Required task A: Translate this sentence from the film review into Spanish: "This is a movie with many ripples and few stones."

Document extract:
Wednesday, December 7, 2011

Thoughts on Tinker, Tailor, Soldier, Spy (Tomas Alfredson, 2011)

There’s very little movement in Tomas Alfredson’s adaptation of John Le Carré’s Tinker, Tailor, Soldier, Spy. Or perhaps I should say there’s lots of very little movements: a woman steps through a doorway, two people catch each others’ eye across a party, someone sights down a rifle, a car window opens a few inches, a man pulls a trigger. Wait - do we see the trigger being pulled or just hear the shot that results? I can’t remember, exactly, but throughout the movie it seems as if we’re always arriving on the scene too late: we see the aftermath, but not the event itself; we see the reaction, but the action is always just out of reach. This is a movie with many ripples and few stones.

The cast is filled with great actors, yet they’re very rarely allowed to act against each other in extended scenes. The relationships between the characters don’t open up in front of us, and that’s true of everything else in the complicated, expansive plot. The movie condenses Le Carré’s novel into moments and gestures. A shot of someone looking at a photograph stands in for years of personal history. The set pieces are often over before they’ve even seemed to have begun, and, though I know the story well, having read the novel twice and seen the miniseries once, there’s a density to the filmmaking here that made me feel always a step behind.

The centerpiece scene stands out as the movie’s most theatrical sequence by a wide margin. Gary Oldman’s George Smiley recounts his one face-to-face meeting with his opposite number, the Soviet masterspy Karla. The encounter was a victory for Karla: Smiley revealing more about himself than he learns about his enemy. Alfredson seems to have taken this as a kind of guiding principle. The movie puts us in the same position as Karla: we come to understand our hero in the brief moments he lets his guard down.

Required task B: Put the rows into a numbered list, starting at the line that contains "In the photo, between" and ending at the last of the rows, and leave out any blank lines.

Excerpt from a dataset:
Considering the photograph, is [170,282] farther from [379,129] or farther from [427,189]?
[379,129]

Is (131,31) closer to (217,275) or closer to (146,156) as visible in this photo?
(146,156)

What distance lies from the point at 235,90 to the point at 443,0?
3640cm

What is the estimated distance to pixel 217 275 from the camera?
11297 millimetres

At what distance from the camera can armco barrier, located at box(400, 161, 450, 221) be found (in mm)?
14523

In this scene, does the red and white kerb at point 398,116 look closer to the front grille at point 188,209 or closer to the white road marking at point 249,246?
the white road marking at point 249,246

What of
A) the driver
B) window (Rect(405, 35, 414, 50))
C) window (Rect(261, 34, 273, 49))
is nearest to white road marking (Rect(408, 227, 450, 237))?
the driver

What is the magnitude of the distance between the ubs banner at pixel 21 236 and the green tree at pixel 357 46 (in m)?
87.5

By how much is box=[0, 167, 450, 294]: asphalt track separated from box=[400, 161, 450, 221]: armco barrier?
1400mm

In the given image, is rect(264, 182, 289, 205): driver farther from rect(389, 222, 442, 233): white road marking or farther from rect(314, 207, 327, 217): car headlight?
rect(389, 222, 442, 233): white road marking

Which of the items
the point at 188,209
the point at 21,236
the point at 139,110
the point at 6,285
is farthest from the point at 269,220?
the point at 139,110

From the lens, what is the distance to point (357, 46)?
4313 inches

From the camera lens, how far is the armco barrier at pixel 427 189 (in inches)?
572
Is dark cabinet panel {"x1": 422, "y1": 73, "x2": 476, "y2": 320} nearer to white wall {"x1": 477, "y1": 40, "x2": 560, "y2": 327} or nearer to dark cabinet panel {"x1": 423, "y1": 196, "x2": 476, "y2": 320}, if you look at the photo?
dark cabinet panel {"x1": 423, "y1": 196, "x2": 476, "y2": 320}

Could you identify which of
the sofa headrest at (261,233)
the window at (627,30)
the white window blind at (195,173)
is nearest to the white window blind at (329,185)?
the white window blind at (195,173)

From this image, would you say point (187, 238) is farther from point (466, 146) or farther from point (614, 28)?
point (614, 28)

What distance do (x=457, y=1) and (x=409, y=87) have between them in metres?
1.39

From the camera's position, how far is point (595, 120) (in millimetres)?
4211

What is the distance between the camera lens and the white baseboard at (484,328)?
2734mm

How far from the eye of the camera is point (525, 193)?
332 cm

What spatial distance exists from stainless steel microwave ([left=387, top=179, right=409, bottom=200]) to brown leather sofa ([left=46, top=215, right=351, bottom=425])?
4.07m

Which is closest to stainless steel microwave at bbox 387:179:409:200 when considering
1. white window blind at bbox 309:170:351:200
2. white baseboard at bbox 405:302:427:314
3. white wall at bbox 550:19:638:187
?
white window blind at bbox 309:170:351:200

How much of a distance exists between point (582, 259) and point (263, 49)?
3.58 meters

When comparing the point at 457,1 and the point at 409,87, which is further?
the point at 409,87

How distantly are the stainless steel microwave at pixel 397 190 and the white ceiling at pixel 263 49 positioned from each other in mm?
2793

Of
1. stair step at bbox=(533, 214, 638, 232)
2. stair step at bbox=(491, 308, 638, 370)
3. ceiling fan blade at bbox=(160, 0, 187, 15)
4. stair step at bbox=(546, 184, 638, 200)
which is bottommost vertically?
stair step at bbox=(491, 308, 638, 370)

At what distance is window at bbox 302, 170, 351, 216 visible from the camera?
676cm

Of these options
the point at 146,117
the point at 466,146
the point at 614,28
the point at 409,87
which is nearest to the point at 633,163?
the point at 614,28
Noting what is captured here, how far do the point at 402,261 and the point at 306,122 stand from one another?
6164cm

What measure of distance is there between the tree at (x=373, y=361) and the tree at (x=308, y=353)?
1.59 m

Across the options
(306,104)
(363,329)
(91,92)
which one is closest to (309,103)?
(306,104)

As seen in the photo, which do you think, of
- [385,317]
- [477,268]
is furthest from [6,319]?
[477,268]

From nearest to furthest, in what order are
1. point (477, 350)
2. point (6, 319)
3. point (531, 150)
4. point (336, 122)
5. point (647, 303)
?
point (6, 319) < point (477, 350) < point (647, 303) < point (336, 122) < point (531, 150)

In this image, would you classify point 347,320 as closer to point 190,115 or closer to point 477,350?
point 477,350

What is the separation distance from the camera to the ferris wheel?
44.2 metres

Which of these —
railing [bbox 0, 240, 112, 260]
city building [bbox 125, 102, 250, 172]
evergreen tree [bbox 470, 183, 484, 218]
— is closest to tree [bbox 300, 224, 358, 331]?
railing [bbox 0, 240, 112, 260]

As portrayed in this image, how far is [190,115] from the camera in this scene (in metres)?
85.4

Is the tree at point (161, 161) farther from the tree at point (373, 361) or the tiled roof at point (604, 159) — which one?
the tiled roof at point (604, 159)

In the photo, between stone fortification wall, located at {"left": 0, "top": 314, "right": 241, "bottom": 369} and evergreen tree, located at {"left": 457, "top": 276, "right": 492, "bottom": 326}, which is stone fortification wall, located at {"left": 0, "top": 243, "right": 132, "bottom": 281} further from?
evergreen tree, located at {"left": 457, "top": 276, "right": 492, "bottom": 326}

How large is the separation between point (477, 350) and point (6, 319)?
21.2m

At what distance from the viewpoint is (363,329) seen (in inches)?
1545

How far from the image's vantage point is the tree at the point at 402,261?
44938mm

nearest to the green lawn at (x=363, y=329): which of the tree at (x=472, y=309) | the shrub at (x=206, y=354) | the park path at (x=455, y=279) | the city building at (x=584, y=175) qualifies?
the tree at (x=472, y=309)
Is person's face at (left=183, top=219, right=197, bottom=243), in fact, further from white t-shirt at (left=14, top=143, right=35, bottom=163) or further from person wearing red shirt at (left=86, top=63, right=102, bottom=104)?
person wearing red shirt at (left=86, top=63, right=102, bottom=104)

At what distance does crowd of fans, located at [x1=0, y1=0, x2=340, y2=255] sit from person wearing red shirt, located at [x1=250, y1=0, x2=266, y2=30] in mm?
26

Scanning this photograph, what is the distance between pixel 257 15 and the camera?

Written response A: Esta es una película con muchas ondas y pocas piedras.

Written response B:
1. In the photo, between stone fortification wall, located at {"left": 0, "top": 314, "right": 241, "bottom": 369} and evergreen tree, located at {"left": 457, "top": 276, "right": 492, "bottom": 326}, which is stone fortification wall, located at {"left": 0, "top": 243, "right": 132, "bottom": 281} further from?
2. evergreen tree, located at {"left": 457, "top": 276, "right": 492, "bottom": 326}
3. How large is the separation between point (477, 350) and point (6, 319)?
4. 21.2m
5. At what distance from the viewpoint is (363,329) seen (in inches)?
6. 1545
7. How far from the image's vantage point is the tree at the point at 402,261?
8. 44938mm
9. nearest to the green lawn at (x=363, y=329): which of the tree at (x=472, y=309) | the shrub at (x=206, y=354) | the park path at (x=455, y=279) | the city building at (x=584, y=175) qualifies?
10. the tree at (x=472, y=309)
11. Is person's face at (left=183, top=219, right=197, bottom=243), in fact, further from white t-shirt at (left=14, top=143, right=35, bottom=163) or further from person wearing red shirt at (left=86, top=63, right=102, bottom=104)?
12. person wearing red shirt at (left=86, top=63, right=102, bottom=104)
13. At what distance does crowd of fans, located at [x1=0, y1=0, x2=340, y2=255] sit from person wearing red shirt, located at [x1=250, y1=0, x2=266, y2=30] in mm?
14. 26
15. Scanning this photograph, what is the distance between pixel 257 15 and the camera?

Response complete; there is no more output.